- [PROBLEMA A RESOLVER] Transcribe, por favor, el pasaje del texto sobre las mejoras en las fondas de España desde "Además, con las" hasta "producirse algo bueno.", ambos incluidos.

- [TEXTO EXTRAÍDO]
* * *
Cosas de España

El país de lo imprevisto

Richard Ford (1830-1833) Grabados: Gustavo Doré

 

mejoras recientes

Desde la muerte de Fernando VII se han realizado muchas mejoras en algunas fondas. En los cambios y vueltas de las revoluciones, todos los partidos han intervenido y gobernado, matando o desterrando a sus contrarios. Realistas, liberales, patriotas, moderados, etc., cada uno en su época, han sido expatriados; y como la rueda de la fortuna y la de la política no se cansan de dar vueltas, gran parte de ellos han regresado a su querida España después de un amargo destierro en Inglaterra o Francia. Muchos de estos viajeros fueron expatriados para el bien público, pues pudieron averiguar que, allende el mar y allende el Pirineo, muchas cosas estaban bastante mejor arregladas que en su país. De tiempo en tiempo empezaron a sospechar, aun cuando nunca lo confesaran delante de un extranjero, que España no era enteramente la más rica, la más inteligente, la más fuerte y la primera de todas las naciones, sino que podía tomar algún que otro ejemplo en ciertas fruslerías, entre las que quizá podían incluirse las referentes a alojamientos de hombres y animales.

Además, con las facilidades de vapores, coches y diligencias acuden más extranjeros, y se hace necesario el aumento de posadas y el servicio de las mismas. A cada instante se nota el fermento de la levadura extranjera, y si el mosto nacional no se hubiera mezclado con aguardiente francés, seguramente podría aún producirse algo bueno.
* * *
[Registros]
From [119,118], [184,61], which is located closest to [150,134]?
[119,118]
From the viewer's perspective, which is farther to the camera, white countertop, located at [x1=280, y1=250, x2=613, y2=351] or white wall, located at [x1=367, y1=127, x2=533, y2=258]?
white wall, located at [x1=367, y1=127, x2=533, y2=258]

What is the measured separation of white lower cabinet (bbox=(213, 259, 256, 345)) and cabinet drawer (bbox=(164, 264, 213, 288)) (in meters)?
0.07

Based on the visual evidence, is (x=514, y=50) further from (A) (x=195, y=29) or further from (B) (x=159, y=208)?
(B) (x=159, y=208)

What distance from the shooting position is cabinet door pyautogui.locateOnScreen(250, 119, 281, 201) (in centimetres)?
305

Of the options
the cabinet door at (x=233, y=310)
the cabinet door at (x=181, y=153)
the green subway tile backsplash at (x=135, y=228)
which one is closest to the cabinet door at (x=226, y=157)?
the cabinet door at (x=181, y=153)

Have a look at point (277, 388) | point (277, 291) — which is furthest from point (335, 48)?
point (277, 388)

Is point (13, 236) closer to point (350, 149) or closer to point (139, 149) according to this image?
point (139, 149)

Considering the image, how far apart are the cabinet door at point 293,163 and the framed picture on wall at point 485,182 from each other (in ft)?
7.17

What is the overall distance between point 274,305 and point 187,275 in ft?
* * *
- [RESPUESTA]
Además, con las facilidades de vapores, coches y diligencias acuden más extranjeros, y se hace necesario el aumento de posadas y el servicio de las mismas. A cada instante se nota el fermento de la levadura extranjera, y si el mosto nacional no se hubiera mezclado con aguardiente francés, seguramente podría aún producirse algo bueno.